Hi, guys. Just found this thread while looking for something else, and since I have the same computer i thought about write you a couple of lines.
Right, so a while back I read too the info the OP points to. And a couple of years ago I used to have the fan almost always active. This isn't the case anymore, and many things contribute to this. Possibly you don't have a problem anymore, but perhaps you find something of the following interesting. Right. Our laptop is not one of those modern machines with a good cooling design. The heat sink is pretty small, and the fan not very powerful. On top of that (at least in my case), the dedicated ATI card, while reasonably good, dissipates a lot of heat. I have no idea about how to control de fan speeds; I read something about it, but I'm not really interested. The approach that worked here was to optimise the power savings of the machine as a whole.
I'll list what I think had the highest influence in the behavior of my laptop in this respect, from highest to lowest:
1. Build a kernel with HPET enabled.
2. Find and take rid of bad software for power saving.
3. Lower the GPU clock when not using it for intensive 3D.
1. You probably know that our board (ICH4/ICH4-M) supports HPET
http://en.wikipedia.org/wiki/High_Preci ... ent_Timer/ , but is not activated by default (actually, the developers just found out that it had that feature). To activate it without compiling and using a patch you need a recent kernel (something like 2.6.23 I think) and the boot parameter 'hpet=force'. If Powertop doesn't suggest anything regarding this it means that it's activated.
2. After that I checked what was causing the proccessor to work. Everything you can find in
www.lesswatts.org can possibly apply. To summarize: make sure your CPU reaches the C3 sleep state. To do this you can't have any low speed USB device attached to the computer, so no mouse, no external HD and no anything for normal use or it'll heat up quite quick. Have an eye on those applications that constantly wake up the CPU. From my experience, you get a quiet environment if you achieve less than 30 wakeups/s (and of course most of the time in C3) when idle.

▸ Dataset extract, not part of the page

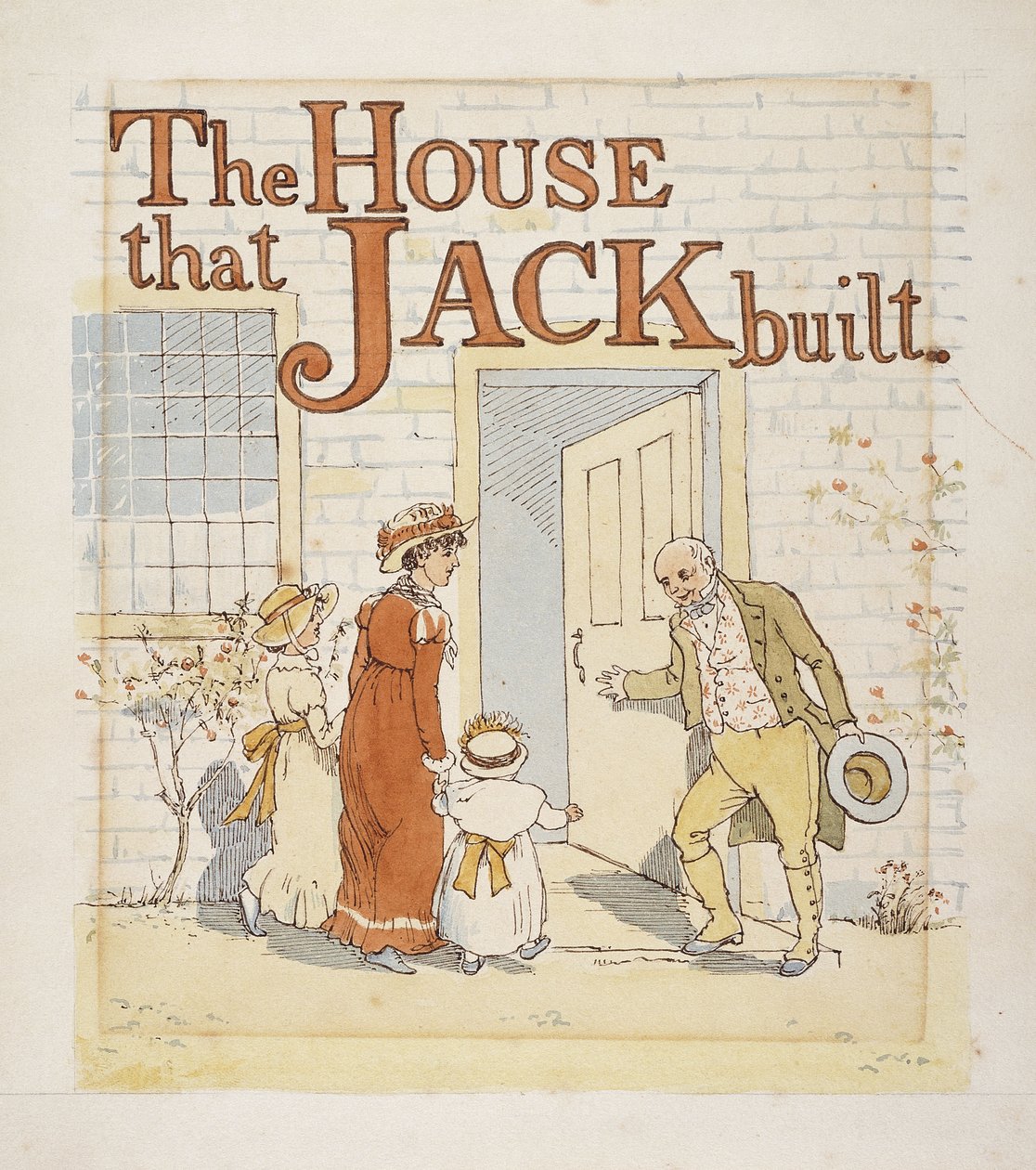 Huset som Jack bygde, av Randolph Caldecott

3. My gx card is an ATI mobility 9700, I don't know about yours. As I said, it really gets hot when gaming; and even idling, it contributes a good deal to the temperature on the right side of the laptop, exactly where the CPU is. Two different solutions for the two different drivers you may be using (given that you have the same graphics card):
a) OSS driver. Apart from the 'dynamic clocks' option in xorg.conf, I use the rovclock utility to lower the GPU memory and core speed when I use the computer for normal tasks (note that I don't use compiz nor anything like that, so for me 'normal tasks' don't require any 3D out of the gx card). I found that setting the core and the memory to 65 doesn't give me any screen corruption and keeps the unit reasonably cool.
b) Fglrx ATI driver. Make sure you use aticonfig --set-powerstate=1 when not requiring heavy use of the graphics unit. This doesn't just lower the clock of its components, but as well it's voltage, being possibly more effective than rovclock (since the documentation for these cards has been released to the public I hope to see this functionality in the free sometime soon).
That's it. Sorry if you already knew all this, but I felt like writing it for it would save me a lot of time had I found something like this a year or so ago. I can assure that my laptop really is quiet now.
PS. If you feel like expending a bit more of time, you can as well undervolt the CPU. This has no negative consequences as far as I and others can tell. Its effects are very, very impressive too. Learn about it in the following links, and if you want me to tell you my settings just ask me:
http://phc.athousandnights.de/
Hope this helps.
J.
PS1. As for the '75 C' temperature reading, I'm almost sure it's hard coded, so it's either '75'='fine' or 'something else'='bad'. That's why I don't think that fiddling with the fan set points is of any use. Let the kernel/BIOS/whatever do its job.
PS2. The 'quiet' button just forces the CPU to 600 MHz, and hence you usually get lower fan speeds. But it's quite useless for you don't really want to have your laptop running at a fraction of its capabilities. What is needed is a good frequency scaling and optimised power behavior, not a limited proccessor.